Stored items from a collection:
Content starts

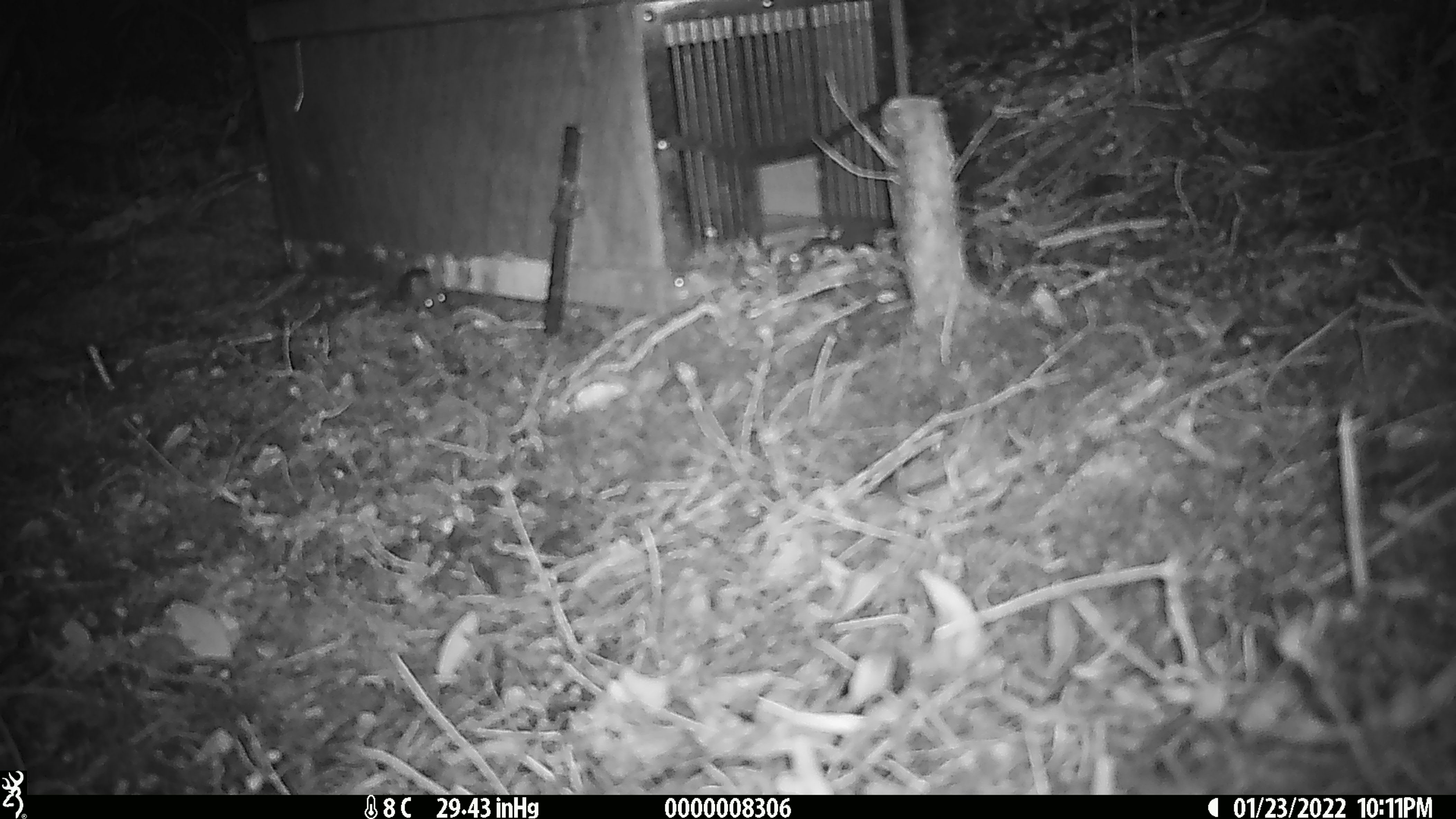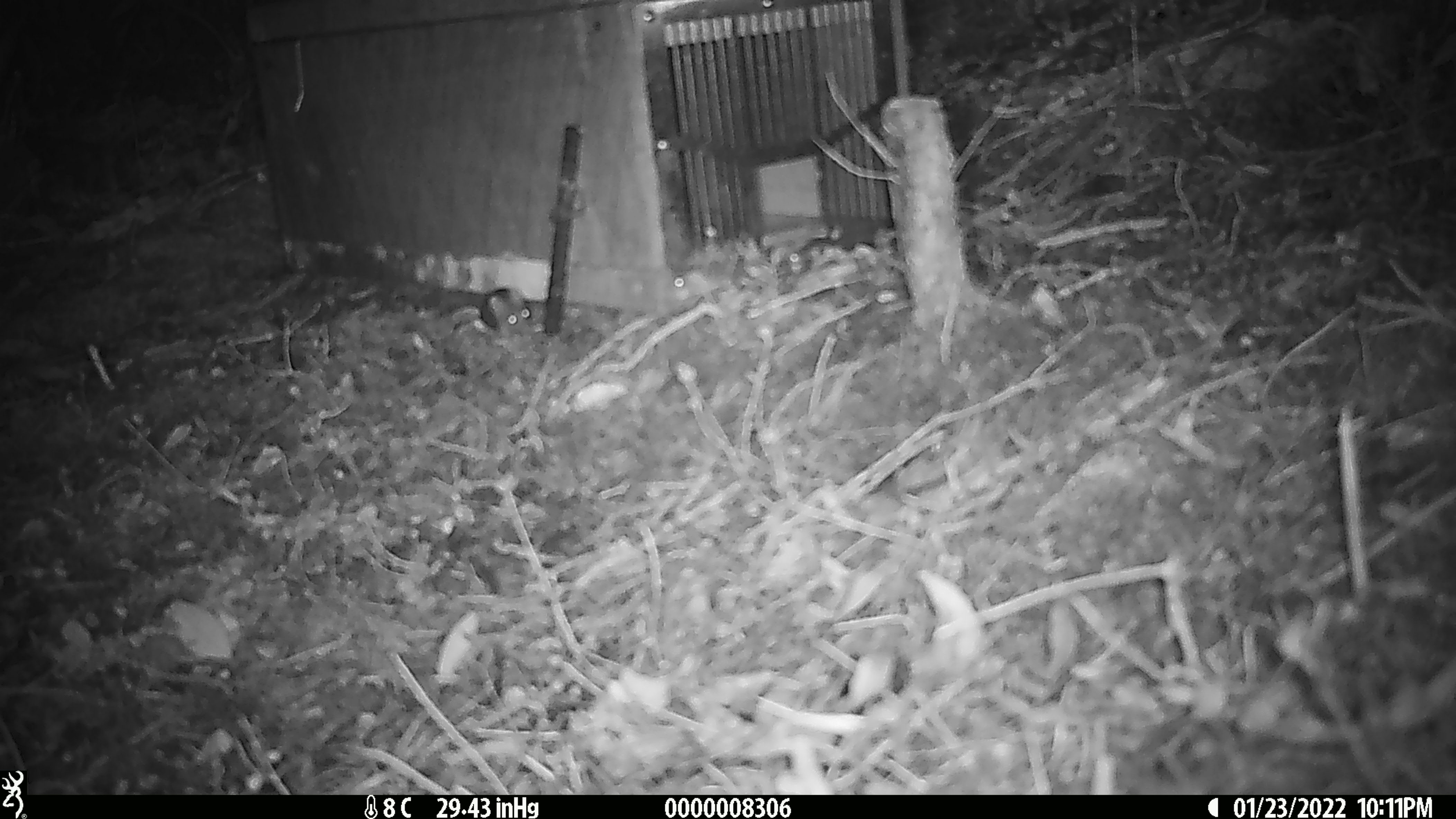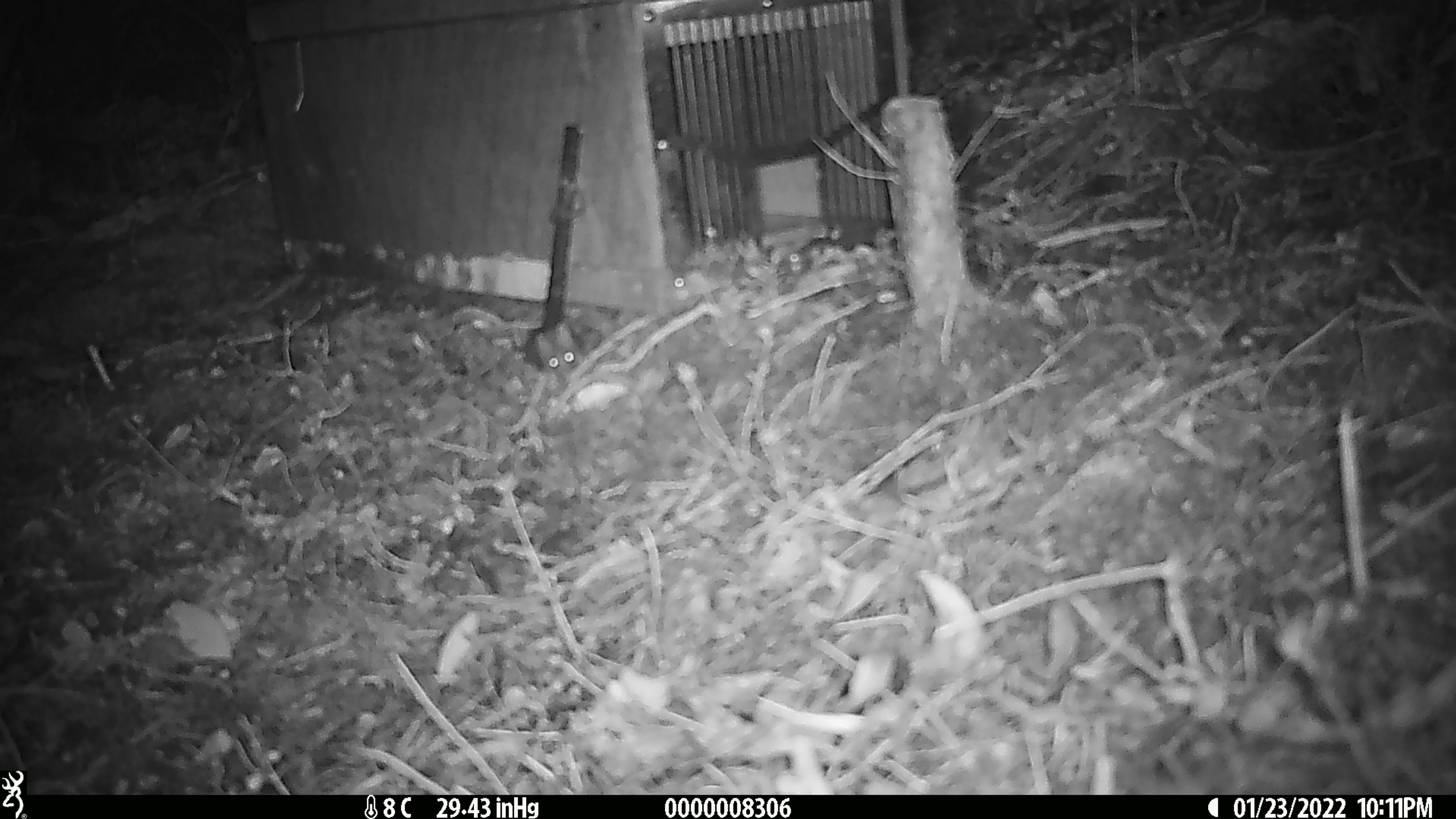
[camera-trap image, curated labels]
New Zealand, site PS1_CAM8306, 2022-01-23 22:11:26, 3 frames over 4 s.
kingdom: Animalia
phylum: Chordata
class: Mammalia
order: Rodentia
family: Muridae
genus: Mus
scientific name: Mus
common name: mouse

Content ends

The problem: Repeat the data exactly. No pictures should appear.

Reply:
[camera-trap image, curated labels]
New Zealand, site PS1_CAM8306, 2022-01-23 22:11:26, 3 frames over 4 s.
kingdom: Animalia
phylum: Chordata
class: Mammalia
order: Rodentia
family: Muridae
genus: Mus
scientific name: Mus
common name: mouse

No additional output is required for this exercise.